Oscar Tactic No. 1: Show your hunger.
It might seem obvious, but the best way to win an Oscar is to let people know you want to win an Oscar. “It’s like throwing a birthday party,” explains our first Oscar consultant. “You can’t tell people that you don’t want [any presents] and then be shocked that they don’t give them to you.”
One marketing expert relates an example of a campaign that failed as a result of just such an approach: Julie Christie’s non-campaign for Best Actress in 2006’s Away From Her. “She told us, ‘I’ve never been a campaigner,’” relates this insider. “She kind of disappeared; she went back to Europe — and she lost. Whereas Marion Cotillard [nominated for La Vie En Rose] moved into the Chateau Marmont and let everyone know she wanted it. I remember saying to her, ‘You might want to come back here.’”

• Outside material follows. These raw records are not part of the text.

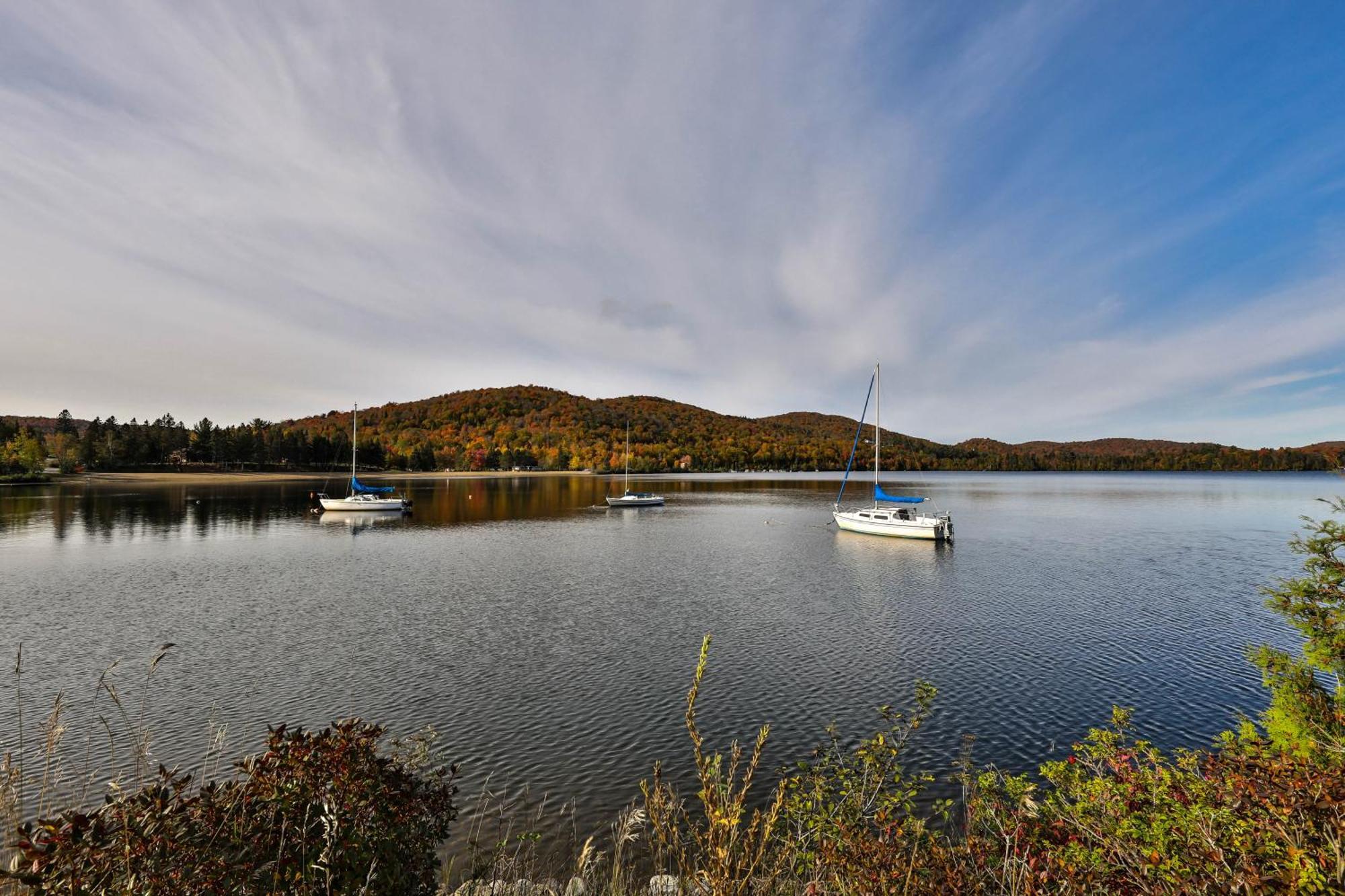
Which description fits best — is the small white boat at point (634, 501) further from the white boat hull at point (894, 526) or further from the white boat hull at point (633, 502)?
the white boat hull at point (894, 526)

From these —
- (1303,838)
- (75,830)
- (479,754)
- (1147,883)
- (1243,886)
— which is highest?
(75,830)

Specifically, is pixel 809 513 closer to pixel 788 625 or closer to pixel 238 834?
pixel 788 625

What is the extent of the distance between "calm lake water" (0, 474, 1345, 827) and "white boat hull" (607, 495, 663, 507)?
30.3 metres

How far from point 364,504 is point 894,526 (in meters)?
57.2

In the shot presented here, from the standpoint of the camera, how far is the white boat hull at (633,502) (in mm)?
82312

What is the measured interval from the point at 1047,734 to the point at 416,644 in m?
18.7

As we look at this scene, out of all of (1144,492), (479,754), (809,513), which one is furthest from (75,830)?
(1144,492)

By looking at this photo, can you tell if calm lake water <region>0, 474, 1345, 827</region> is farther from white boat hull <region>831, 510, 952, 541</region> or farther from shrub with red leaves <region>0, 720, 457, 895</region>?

This year, two actors who have traditionally eschewed campaigning — Lincoln’s Daniel Day Lewis and Silver Lining Playbook’s Robert De Niro — worked overtime to court Academy membership, for Best Actor and Supporting Actor respectively.
“Supporting Actor this year is interesting,” opines one studio chief. “Harvey practically got De Niro to wash cars on Santa Monica Boulevard.” Adds the first consultant, “De Niro hasn’t done much glad-handing and personal appearances in his career. But this guy, for a supporting role, is everywhere — including that Hollywood International Film Festival. On Goodfellas, he was nowhere to be seen. I remember studio publicists were driven to drink over his nonchalance.”
Notes the head of marketing at another studio without skin in the Best Actor race, “Daniel Day-Lewis is going to win no matter what, but he also campaigned more than he ever has before. He was out here a lot — I’ve never seen him doing it before — probably because it’s such a tough field of competitors, you know?”
The studio chief does, however, warn of the dangers of someone of their pedigree being seen as wanting it too badly. “If it doesn’t work, then that’s bad, because you’ve sold out shaking hands and kissing babies; when Academy members see noneffective glad-handing, people avert their eyes.” Rough town!